**Given instruction**
Convert the records below into a JSON list of strings, one string for each line and none for blank lines. Leave the pictures out.

**Material to process**

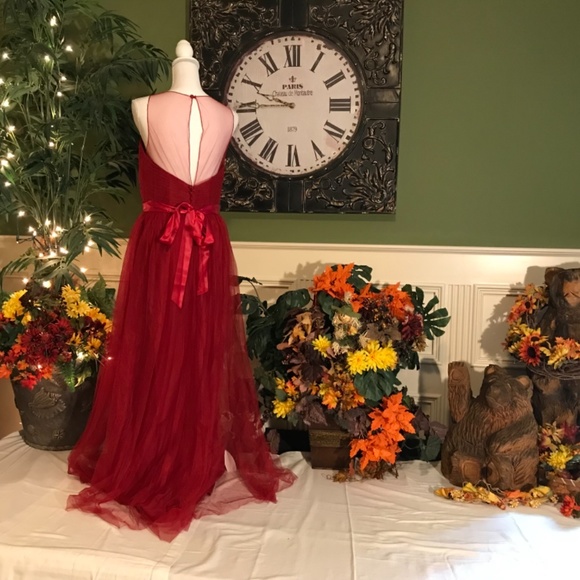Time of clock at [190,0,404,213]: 9:44
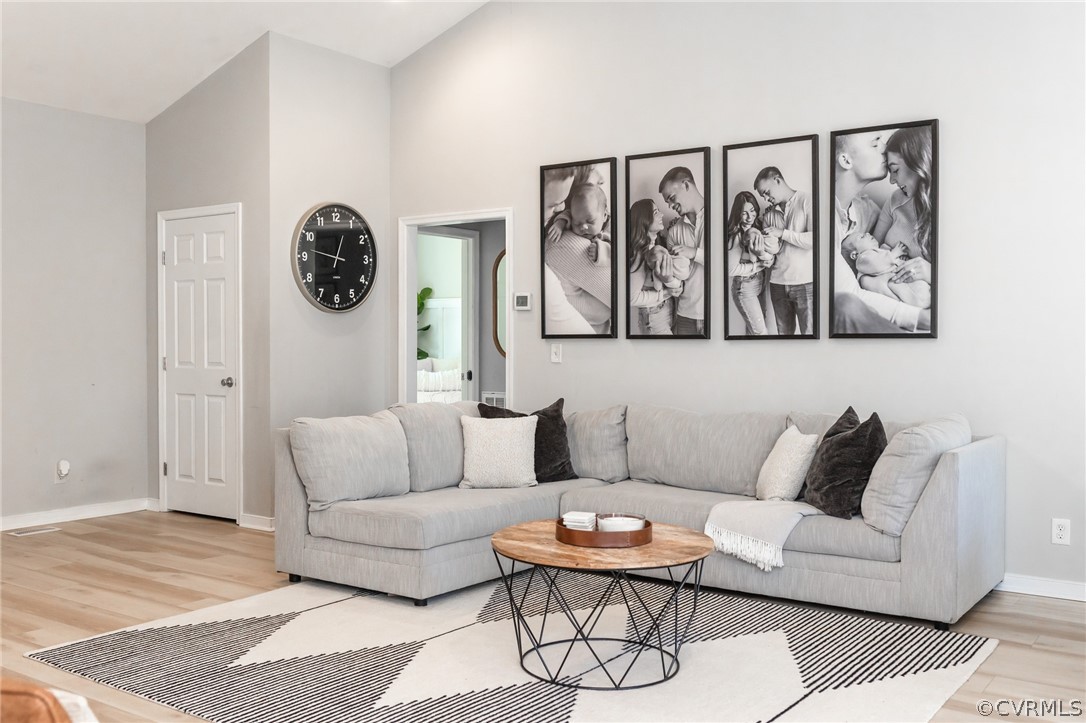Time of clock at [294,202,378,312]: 12:47
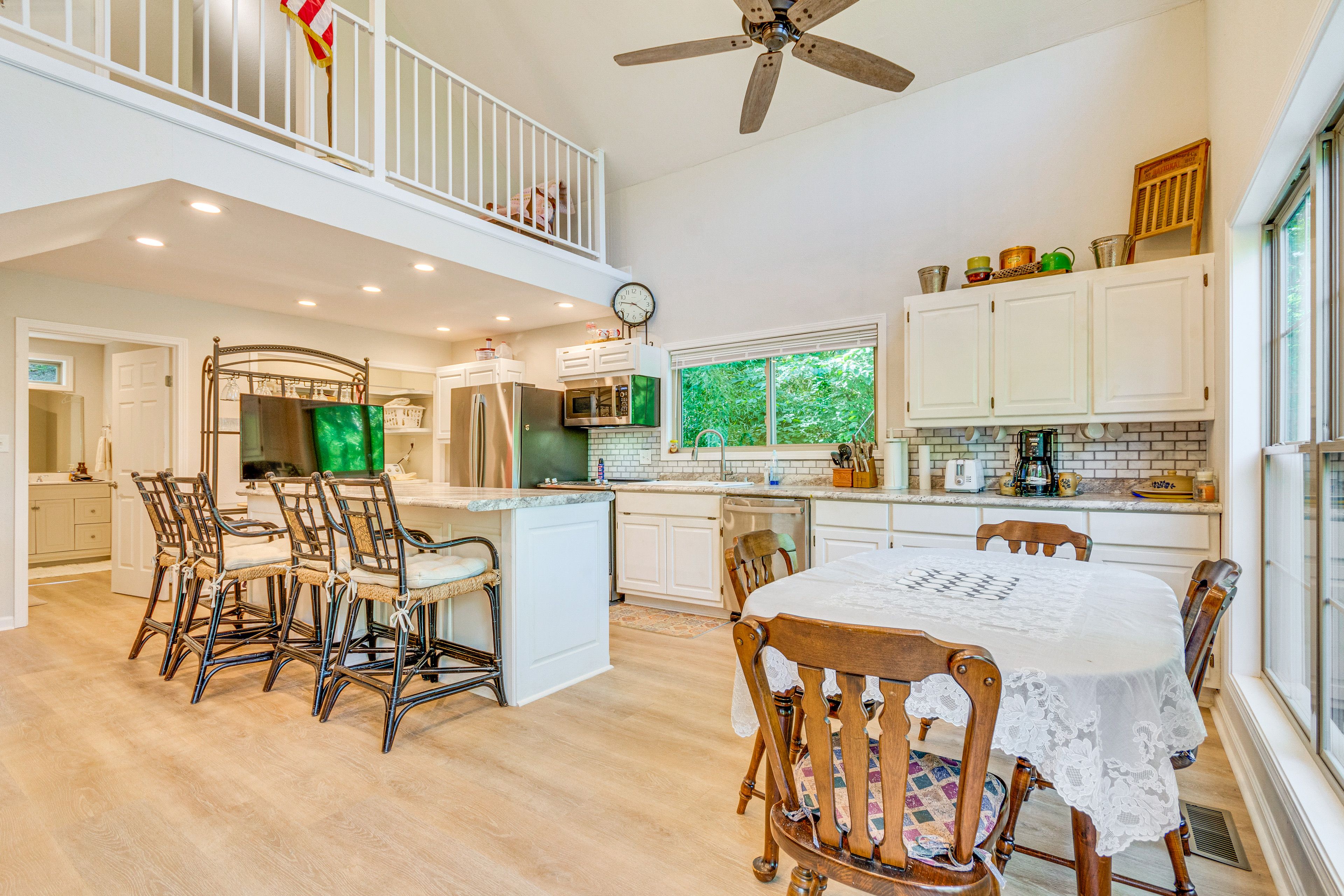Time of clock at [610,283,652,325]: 9:20
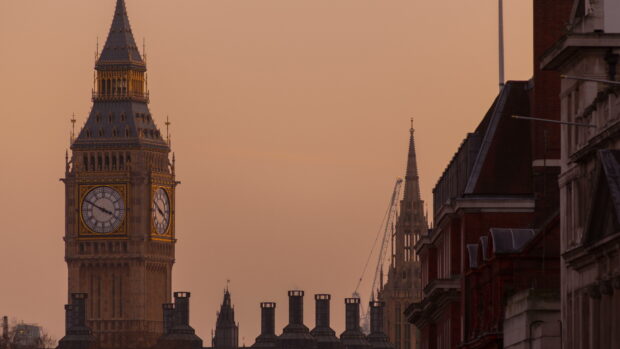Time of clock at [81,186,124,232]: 3:49
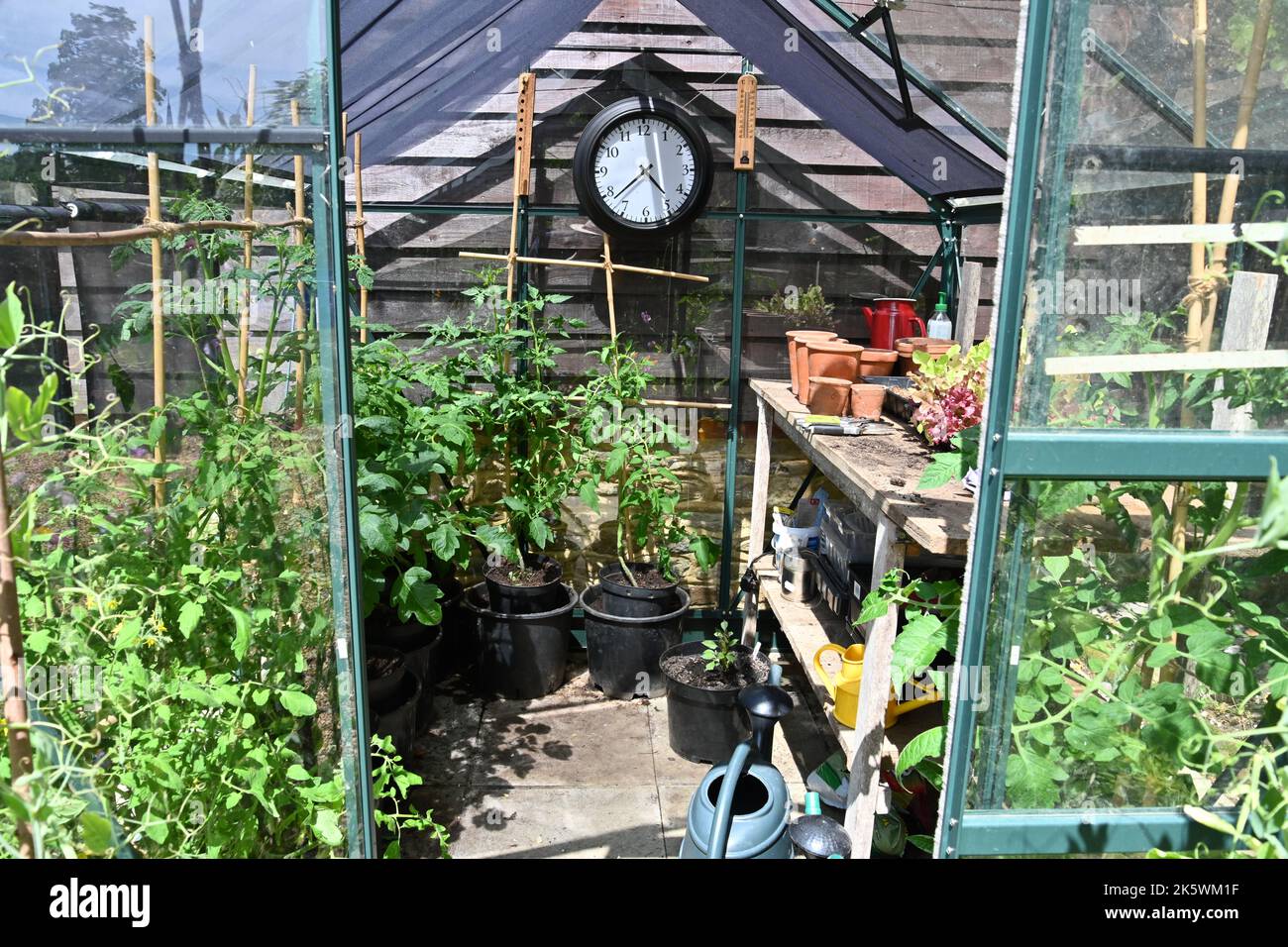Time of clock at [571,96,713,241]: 4:38
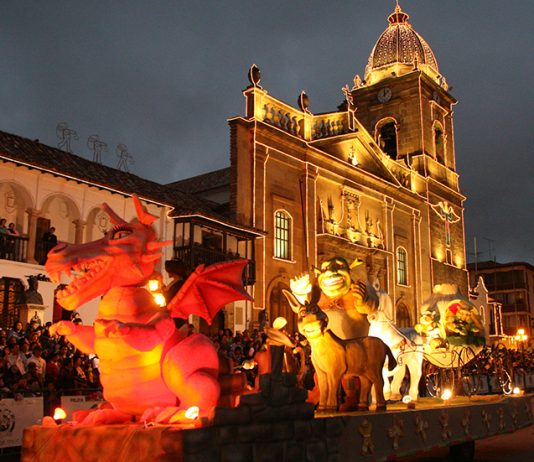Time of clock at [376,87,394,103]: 12:07
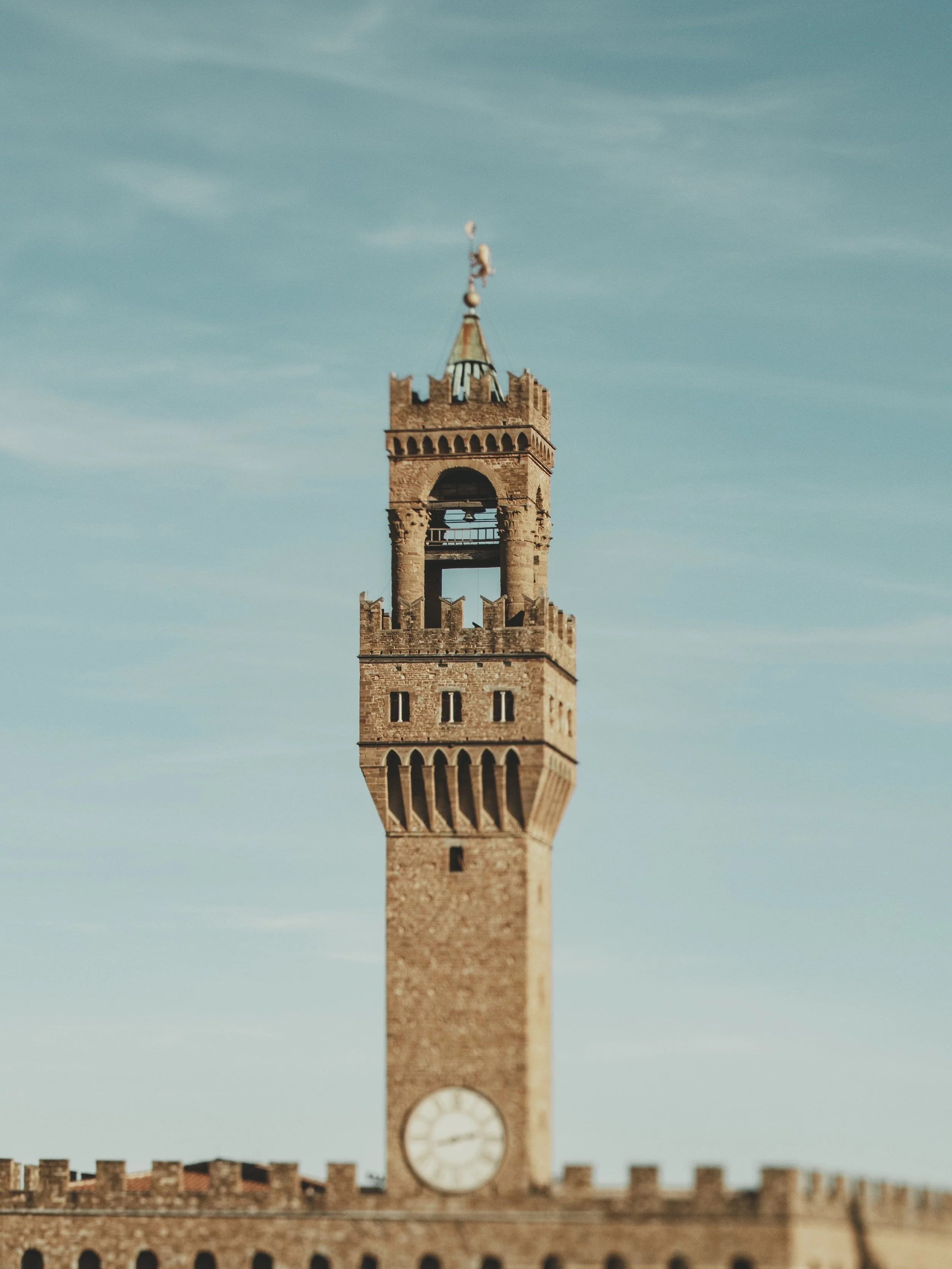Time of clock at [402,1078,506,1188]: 2:42
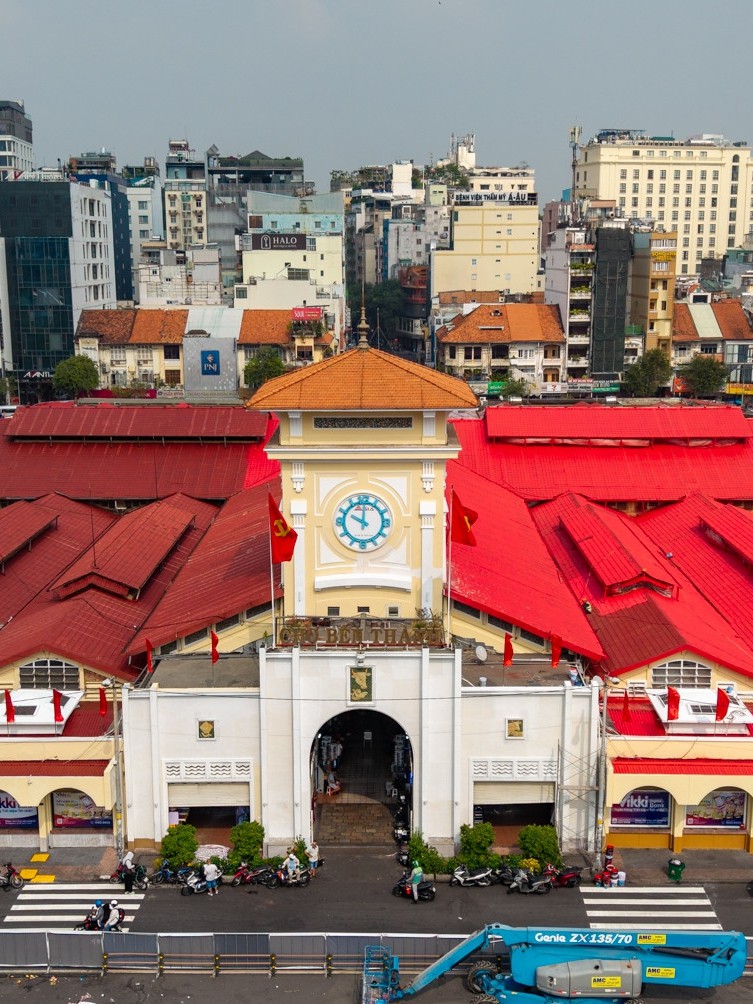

**Answer for the task**
[
  "Time of clock at [190,0,404,213]: 9:44",
  "Time of clock at [294,202,378,312]: 12:47",
  "Time of clock at [610,283,652,325]: 9:20",
  "Time of clock at [81,186,124,232]: 3:49",
  "Time of clock at [571,96,713,241]: 4:38",
  "Time of clock at [376,87,394,103]: 12:07",
  "Time of clock at [402,1078,506,1188]: 2:42"
]